» Istruzioni
(1) Aggiorna il brano su Vittorio Necchi e riportane il tratto che inizia con "Dopo qualche anno" e si chiude dopo "assunse la presidenza.", mettendo "direzione" al posto di "presidenza".
(2) Scrivi il seguito del brano su Vittorio Necchi, riprendendo subito dopo la sua ultima frase.

» Brano fornito
========================================================================
Fu questa la premessa per una decisiva riorganizzazione delle attività produttive, della quale fu protagonista il figlio Vittorio, nato a Pavia il 21 novembre 1898. Dopo aver frequentato il liceo locale, si era iscritto alla facoltà di legge ma la prematura scomparsa del padre e la chiamata alle armi non gli consentirono di completare gli studi (ricevette tuttavia una laurea honoris causa in fisica dall’Università degli studi di Pavia nel 1955). Fintanto che rimase assegnato al IX reggimento artiglieria di stanza a Pavia, gestì in prima persona l’impresa di famiglia, quando poi il reggimento fu chiamato al fronte l’affidò a un suo uomo di fiducia. Dopo il congedo decise di tentare una nuova produzione, avvantaggiandosi dell’ampia disponibilità di ghisa proveniente dalle fonderie, e di dedicarsi alle macchine per cucire uso famiglia. Nel 1919 fondò quindi le Industrie Riunite Italiane con 50 dipendenti, che nel 1920 arrivarono a produrre circa 2000 macchine per cucire all’anno in un nuovo stabilimento appositamente dedicato a questa produzione.

Dopo qualche anno di attività precaria, in un mercato dominato dalla concorrenza dell’americana Singer e dei produttori tedeschi, l’impresa si avviò verso la stabilità, anche grazie alla rete di punti vendita nazionali creata da Vittorio in quegli anni. Nel 1925 – dopo aver ceduto alle sorelle Nedda e Luigia e al marito di quest’ultima, Angelo Campiglio, che ne divenne presidente, le fonderie di ghisa comune e la smalteria, che andarono a formare le Fonderie A. Necchi e A. Campiglio – trasferì le produzioni di ghisa malleabile e di macchine per cucire nella nuova sede di Piazza d’Armi. Nello stesso anno le Industrie Riunite Italiane furono trasformate nella Società anonima Vittorio Necchi, della quale Vittorio assunse la presidenza.
========================================================================
» Estratto del dataset
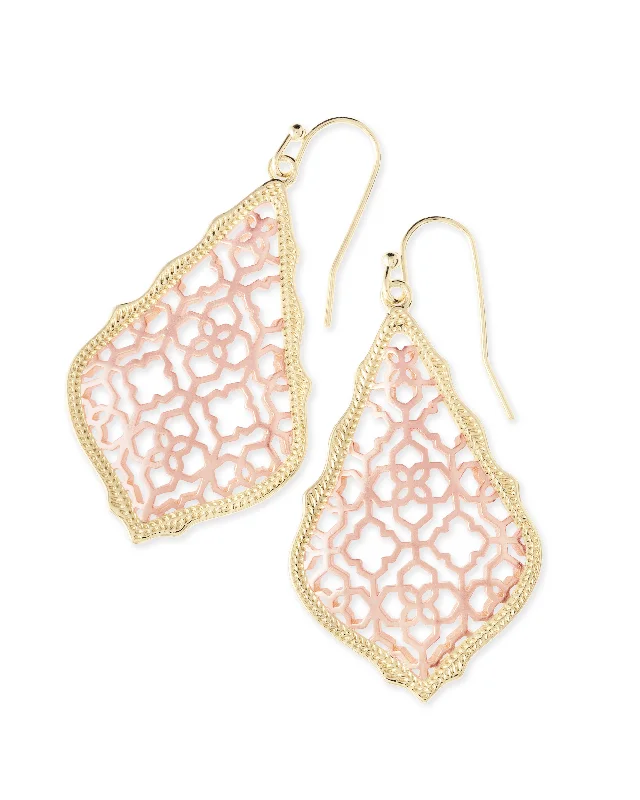 Gold-Rosegold Filigree Mix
========================================================================
» Soluzioni
(1)
Dopo qualche anno di attività precaria, in un mercato dominato dalla concorrenza dell’americana Singer e dei produttori tedeschi, l’impresa si avviò verso la stabilità, anche grazie alla rete di punti vendita nazionali creata da Vittorio in quegli anni. Nel 1925 – dopo aver ceduto alle sorelle Nedda e Luigia e al marito di quest’ultima, Angelo Campiglio, che ne divenne presidente, le fonderie di ghisa comune e la smalteria, che andarono a formare le Fonderie A. Necchi e A. Campiglio – trasferì le produzioni di ghisa malleabile e di macchine per cucire nella nuova sede di Piazza d’Armi. Nello stesso anno le Industrie Riunite Italiane furono trasformate nella Società anonima Vittorio Necchi, della quale Vittorio assunse la direzione.

(2)
La produzione, attestatasi sulle 6120 macchine all’anno, continuò a crescere, anche grazie al nuovo direttore tecnico Emilio Cerri – un ingegnere proveniente dalla Fiat che riordinò sulla base di moderni criteri funzionali il settore produttivo –, e nel 1930 il numero di macchine fabbricate salì a 19.669, più di 2000 delle quali esportate. Nel 1930 entrò in azienda, in qualità di amministratore delegato, Gino Gastaldi, che aveva sposato una sorella di Lina Ferrari, diventata pochi anni prima moglie di Necchi.

Gastaldi dovette affrontare la difficile situazione commerciale causata dagli elevati costi di gestione dovuti a una politica basata esclusivamente su punti vendita diretti; decise perciò di riorganizzare l’intera rete sulla base di concessioni provinciali e locali. La seconda metà degli anni Trenta, nonostante la ristrutturazione della rete commerciale e i rapporti tutto sommato buoni che Vittorio stabilì con il regime fascista – testimoniati dal conferimento del titolo di Cavaliere del lavoro il 27 ottobre 1935 e, soprattutto, dalle frequenti visite di personalità politiche presso la tenuta di caccia di famiglia a Gambolò, la cosiddetta «Portalupa», e presso gli stabilimenti dell’azienda (nel 1938 lo stesso Mussolini giunse a Pavia con la moglie Rachele) – segnò tuttavia una battuta d’arresto nell’espansione dell’azienda. Gli effetti della difficile congiuntura internazionale si tradussero in una contrazione della produzione, determinata anche dall’accresciuta concorrenza straniera, in particolare della Singer che aveva aperto nel 1934 un proprio stabilimento a Monza.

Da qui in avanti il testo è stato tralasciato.